--- Begin Material for this exercise ---

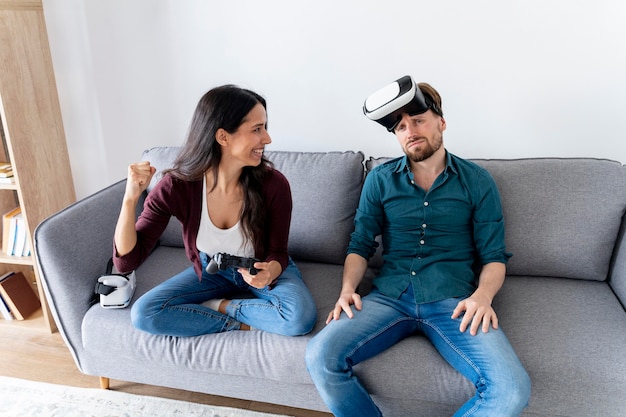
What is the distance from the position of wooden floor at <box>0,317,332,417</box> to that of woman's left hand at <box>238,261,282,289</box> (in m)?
0.48

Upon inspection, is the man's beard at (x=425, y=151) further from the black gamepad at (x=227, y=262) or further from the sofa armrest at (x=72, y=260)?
the sofa armrest at (x=72, y=260)

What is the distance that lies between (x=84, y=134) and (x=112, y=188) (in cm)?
67

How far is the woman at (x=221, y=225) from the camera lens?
1519 mm

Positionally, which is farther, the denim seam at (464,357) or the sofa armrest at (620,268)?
the sofa armrest at (620,268)

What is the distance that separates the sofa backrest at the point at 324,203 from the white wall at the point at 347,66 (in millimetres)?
300

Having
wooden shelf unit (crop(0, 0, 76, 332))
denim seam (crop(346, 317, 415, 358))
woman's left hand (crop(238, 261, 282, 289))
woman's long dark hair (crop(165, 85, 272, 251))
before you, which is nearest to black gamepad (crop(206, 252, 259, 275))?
woman's left hand (crop(238, 261, 282, 289))

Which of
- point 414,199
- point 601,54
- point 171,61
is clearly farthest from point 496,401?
point 171,61

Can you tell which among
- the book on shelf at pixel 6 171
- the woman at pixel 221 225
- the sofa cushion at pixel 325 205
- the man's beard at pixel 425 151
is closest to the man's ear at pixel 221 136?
the woman at pixel 221 225

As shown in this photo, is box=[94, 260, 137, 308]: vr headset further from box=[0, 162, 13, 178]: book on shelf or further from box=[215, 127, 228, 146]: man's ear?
box=[0, 162, 13, 178]: book on shelf

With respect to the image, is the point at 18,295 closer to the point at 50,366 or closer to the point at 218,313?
the point at 50,366

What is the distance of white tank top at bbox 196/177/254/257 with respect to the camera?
63.8 inches

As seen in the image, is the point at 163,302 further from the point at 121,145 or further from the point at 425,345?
the point at 121,145

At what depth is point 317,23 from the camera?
2.04 m

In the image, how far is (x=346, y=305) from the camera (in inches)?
58.6
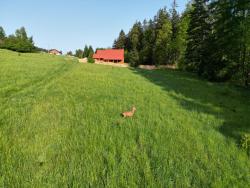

--- End Material for this exercise ---

▶ [Problem to solve]:
Reproduce every row above word for word, leaving out the pictures.

▶ [Full output]:
What is the distance from the position of wooden floor at <box>0,317,332,417</box> to that of woman's left hand at <box>238,261,282,289</box> (in m)?
0.48

Upon inspection, is the man's beard at (x=425, y=151) further from the black gamepad at (x=227, y=262) or further from the sofa armrest at (x=72, y=260)?
the sofa armrest at (x=72, y=260)

What is the distance that lies between (x=84, y=134) and (x=112, y=188) (in cm)?
67

How far is the woman at (x=221, y=225) from the camera lens?
1519 mm

Positionally, which is farther, the denim seam at (464,357) or the sofa armrest at (620,268)?
the sofa armrest at (620,268)

What is the distance that separates the sofa backrest at the point at 324,203 from the white wall at the point at 347,66 (in millimetres)?
300

Having
wooden shelf unit (crop(0, 0, 76, 332))
denim seam (crop(346, 317, 415, 358))
woman's left hand (crop(238, 261, 282, 289))
woman's long dark hair (crop(165, 85, 272, 251))
before you, which is nearest to black gamepad (crop(206, 252, 259, 275))?
woman's left hand (crop(238, 261, 282, 289))

Which of
- point 414,199
- point 601,54
- point 171,61
is clearly farthest from point 496,401?
point 171,61

Can you tell which among
- the book on shelf at pixel 6 171
- the woman at pixel 221 225
- the sofa cushion at pixel 325 205
- the man's beard at pixel 425 151
is closest to the man's ear at pixel 221 136?
the woman at pixel 221 225

As shown in this photo, is box=[94, 260, 137, 308]: vr headset further from box=[0, 162, 13, 178]: book on shelf or further from box=[215, 127, 228, 146]: man's ear?
box=[0, 162, 13, 178]: book on shelf

With respect to the image, is the point at 18,295 closer to the point at 50,366 or closer to the point at 218,313?
the point at 50,366

What is the distance of white tank top at bbox 196/177/254/257 with respect to the camera?
63.8 inches

As seen in the image, is the point at 163,302 further from the point at 121,145 or further from the point at 425,345?
the point at 121,145

At what depth is point 317,23 from the camera?
2.04 m

In the image, how far is (x=346, y=305) from the camera (in inches)?
58.6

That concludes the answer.